Work order
Search the data below for the line containing "order: Artiodactyla", then please set down that line and all remaining ones exactly as written.

Collection entries
+---+

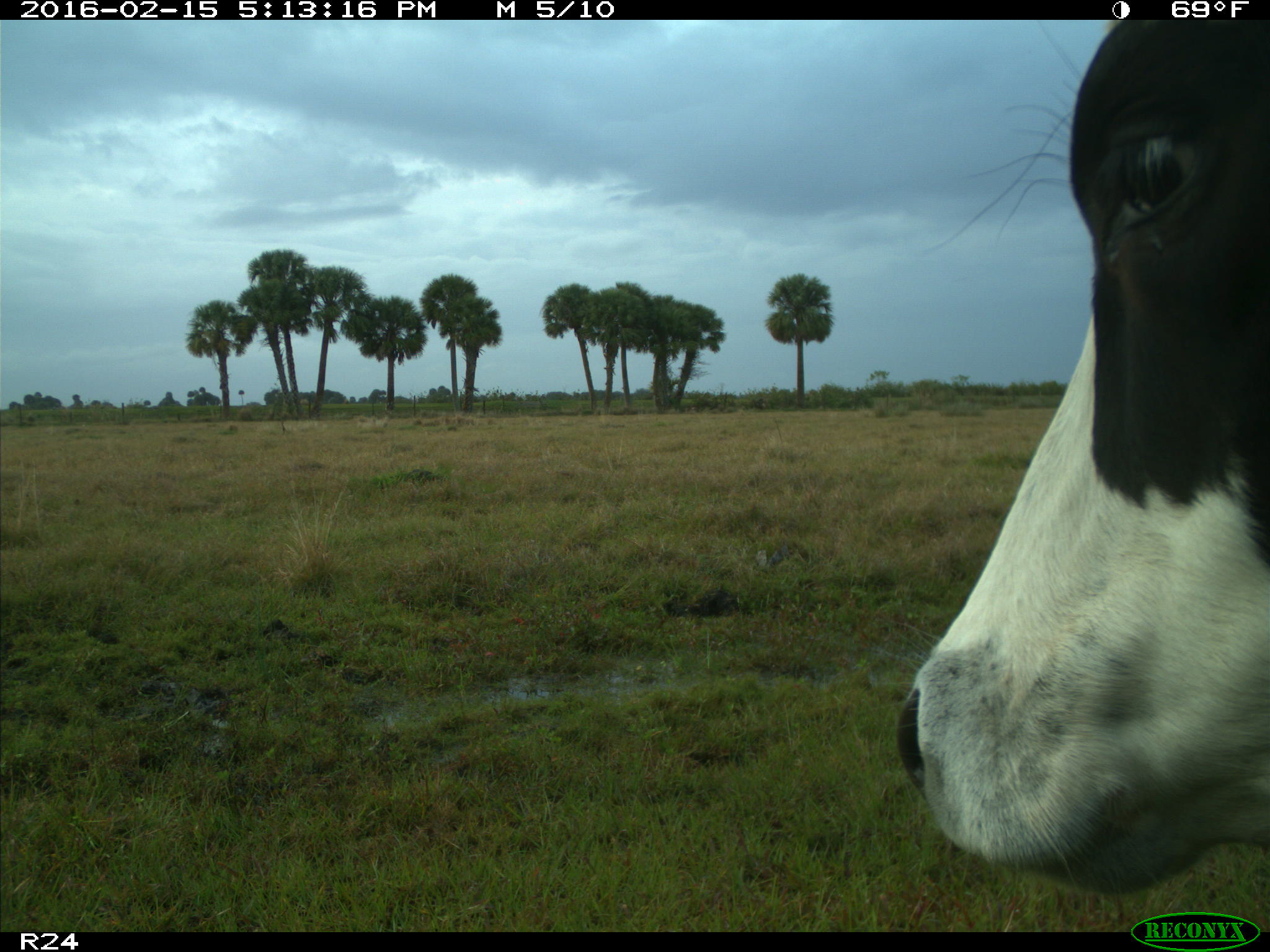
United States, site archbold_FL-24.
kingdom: Animalia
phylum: Chordata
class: Mammalia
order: Artiodactyla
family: Bovidae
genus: Bos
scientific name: Bos taurus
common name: domestic cow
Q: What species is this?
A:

+---+

Your solution
order: Artiodactyla
family: Bovidae
genus: Bos
scientific name: Bos taurus
common name: domestic cow
Q: What species is this?
A:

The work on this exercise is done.